* Directive:
Copy the rows below word for word, starting with the line that contains "Between the point" and continuing through the last line of the rows. Include nothing before that starting line.

* Data for this task:
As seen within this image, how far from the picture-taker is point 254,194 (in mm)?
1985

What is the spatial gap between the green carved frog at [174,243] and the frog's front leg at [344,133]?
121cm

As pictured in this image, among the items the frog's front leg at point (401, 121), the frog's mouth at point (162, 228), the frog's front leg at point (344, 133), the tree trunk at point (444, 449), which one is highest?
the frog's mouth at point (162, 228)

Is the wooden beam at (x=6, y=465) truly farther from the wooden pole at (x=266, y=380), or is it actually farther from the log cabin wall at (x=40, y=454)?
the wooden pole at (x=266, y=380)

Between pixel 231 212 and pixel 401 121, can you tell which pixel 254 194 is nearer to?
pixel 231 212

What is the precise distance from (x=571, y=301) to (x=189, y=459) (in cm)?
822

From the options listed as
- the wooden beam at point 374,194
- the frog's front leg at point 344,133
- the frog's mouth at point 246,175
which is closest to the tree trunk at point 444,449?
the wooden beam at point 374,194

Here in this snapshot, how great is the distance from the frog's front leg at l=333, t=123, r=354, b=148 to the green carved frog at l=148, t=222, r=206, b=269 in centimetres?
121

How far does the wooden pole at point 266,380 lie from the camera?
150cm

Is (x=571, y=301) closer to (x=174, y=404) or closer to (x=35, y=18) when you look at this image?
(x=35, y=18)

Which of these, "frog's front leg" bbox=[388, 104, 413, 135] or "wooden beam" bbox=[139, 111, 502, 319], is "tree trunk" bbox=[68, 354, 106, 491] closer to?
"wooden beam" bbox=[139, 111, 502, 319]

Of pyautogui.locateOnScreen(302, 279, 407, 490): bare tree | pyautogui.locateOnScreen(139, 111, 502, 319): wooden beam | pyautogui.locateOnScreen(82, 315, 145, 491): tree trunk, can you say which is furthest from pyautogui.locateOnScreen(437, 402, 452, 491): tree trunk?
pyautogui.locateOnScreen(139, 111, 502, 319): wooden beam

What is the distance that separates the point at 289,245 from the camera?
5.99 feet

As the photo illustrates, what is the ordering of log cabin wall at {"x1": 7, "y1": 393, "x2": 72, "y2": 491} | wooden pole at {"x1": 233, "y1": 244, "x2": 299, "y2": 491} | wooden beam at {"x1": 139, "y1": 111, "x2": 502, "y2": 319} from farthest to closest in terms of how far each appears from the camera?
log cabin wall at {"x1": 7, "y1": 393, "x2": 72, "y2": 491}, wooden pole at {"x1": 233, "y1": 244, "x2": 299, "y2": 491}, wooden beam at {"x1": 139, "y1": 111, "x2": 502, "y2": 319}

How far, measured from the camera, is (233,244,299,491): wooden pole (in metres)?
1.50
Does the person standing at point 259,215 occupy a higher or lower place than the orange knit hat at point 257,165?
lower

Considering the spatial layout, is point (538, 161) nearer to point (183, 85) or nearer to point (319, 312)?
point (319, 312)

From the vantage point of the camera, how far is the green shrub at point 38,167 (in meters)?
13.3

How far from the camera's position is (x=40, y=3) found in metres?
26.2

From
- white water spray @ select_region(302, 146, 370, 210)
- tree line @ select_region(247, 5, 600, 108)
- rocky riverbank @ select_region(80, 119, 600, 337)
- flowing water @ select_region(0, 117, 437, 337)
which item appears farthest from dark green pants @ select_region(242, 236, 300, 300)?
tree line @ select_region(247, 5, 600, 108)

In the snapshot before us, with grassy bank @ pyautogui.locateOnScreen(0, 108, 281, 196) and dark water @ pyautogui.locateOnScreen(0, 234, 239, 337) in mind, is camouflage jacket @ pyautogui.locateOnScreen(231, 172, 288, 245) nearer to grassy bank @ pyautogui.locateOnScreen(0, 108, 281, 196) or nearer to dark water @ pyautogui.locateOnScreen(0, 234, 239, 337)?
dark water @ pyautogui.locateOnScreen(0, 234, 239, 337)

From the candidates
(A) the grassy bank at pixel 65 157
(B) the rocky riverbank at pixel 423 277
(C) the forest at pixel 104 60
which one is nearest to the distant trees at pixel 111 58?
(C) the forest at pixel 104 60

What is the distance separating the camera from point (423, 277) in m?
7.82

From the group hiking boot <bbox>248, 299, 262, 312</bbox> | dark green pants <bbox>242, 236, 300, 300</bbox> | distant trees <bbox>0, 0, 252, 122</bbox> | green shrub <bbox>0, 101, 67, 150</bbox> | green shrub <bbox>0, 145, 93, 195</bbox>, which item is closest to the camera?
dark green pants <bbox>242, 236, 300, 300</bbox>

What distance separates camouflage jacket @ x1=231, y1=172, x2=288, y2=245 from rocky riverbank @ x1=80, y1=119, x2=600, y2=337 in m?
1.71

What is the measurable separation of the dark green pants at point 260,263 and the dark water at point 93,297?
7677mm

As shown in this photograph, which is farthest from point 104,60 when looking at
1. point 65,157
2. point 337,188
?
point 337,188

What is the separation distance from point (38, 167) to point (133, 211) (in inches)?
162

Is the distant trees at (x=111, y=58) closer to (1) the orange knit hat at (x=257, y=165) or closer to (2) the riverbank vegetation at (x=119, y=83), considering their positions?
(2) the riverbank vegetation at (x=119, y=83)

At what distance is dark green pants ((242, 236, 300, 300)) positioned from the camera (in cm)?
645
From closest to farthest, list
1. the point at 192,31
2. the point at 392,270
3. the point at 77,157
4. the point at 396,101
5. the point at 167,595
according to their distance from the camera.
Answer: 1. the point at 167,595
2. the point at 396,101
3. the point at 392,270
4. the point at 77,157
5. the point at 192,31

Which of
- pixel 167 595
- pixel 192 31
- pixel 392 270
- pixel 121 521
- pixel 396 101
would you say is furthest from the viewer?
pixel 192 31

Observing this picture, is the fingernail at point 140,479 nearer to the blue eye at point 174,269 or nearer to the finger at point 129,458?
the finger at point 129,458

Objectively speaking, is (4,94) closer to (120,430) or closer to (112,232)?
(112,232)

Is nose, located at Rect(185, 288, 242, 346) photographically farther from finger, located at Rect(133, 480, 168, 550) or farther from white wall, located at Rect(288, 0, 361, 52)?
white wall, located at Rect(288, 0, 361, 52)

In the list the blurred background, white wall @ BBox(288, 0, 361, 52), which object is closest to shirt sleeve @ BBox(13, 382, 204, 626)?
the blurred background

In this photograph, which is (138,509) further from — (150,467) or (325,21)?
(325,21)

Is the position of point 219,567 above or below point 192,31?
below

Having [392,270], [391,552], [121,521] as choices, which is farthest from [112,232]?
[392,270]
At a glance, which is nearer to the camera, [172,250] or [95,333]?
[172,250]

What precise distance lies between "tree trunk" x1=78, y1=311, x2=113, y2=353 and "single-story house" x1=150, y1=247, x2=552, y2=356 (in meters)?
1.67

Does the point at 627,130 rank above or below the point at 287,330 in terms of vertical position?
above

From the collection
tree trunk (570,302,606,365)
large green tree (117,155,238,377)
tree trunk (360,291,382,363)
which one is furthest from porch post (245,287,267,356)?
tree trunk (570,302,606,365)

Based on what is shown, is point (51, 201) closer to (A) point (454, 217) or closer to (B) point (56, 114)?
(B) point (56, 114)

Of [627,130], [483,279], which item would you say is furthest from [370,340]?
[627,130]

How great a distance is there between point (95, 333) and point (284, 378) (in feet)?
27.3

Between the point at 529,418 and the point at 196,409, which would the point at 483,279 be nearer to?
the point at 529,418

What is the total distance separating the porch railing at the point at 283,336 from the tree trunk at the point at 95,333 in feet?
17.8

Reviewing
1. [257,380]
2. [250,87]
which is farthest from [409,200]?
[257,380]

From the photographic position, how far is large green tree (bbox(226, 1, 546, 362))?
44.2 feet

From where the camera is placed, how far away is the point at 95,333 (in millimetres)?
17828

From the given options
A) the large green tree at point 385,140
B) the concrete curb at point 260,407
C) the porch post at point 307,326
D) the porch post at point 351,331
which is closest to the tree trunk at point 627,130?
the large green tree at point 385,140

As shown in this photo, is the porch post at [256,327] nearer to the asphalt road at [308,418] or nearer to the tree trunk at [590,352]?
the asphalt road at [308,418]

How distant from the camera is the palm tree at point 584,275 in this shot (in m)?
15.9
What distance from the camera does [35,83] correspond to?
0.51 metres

* Exercise answer:
Between the point at 529,418 and the point at 196,409, which would the point at 483,279 be nearer to?
the point at 529,418

What is the total distance separating the porch railing at the point at 283,336 from the tree trunk at the point at 95,333 in feet?
17.8

Reviewing
1. [257,380]
2. [250,87]
which is farthest from [409,200]?
[257,380]

From the photographic position, how far is large green tree (bbox(226, 1, 546, 362))?
44.2 feet

From where the camera is placed, how far away is the point at 95,333 (in millimetres)?
17828

From the given options
A) the large green tree at point 385,140
B) the concrete curb at point 260,407
C) the porch post at point 307,326
D) the porch post at point 351,331
which is closest to the tree trunk at point 627,130?
the large green tree at point 385,140

As shown in this photo, is the porch post at [256,327] nearer to the asphalt road at [308,418] or nearer to the tree trunk at [590,352]?
the asphalt road at [308,418]

How distant from the camera is the palm tree at point 584,275 in this shot (in m)?
15.9
What distance from the camera does [35,83] correspond to?
0.51 metres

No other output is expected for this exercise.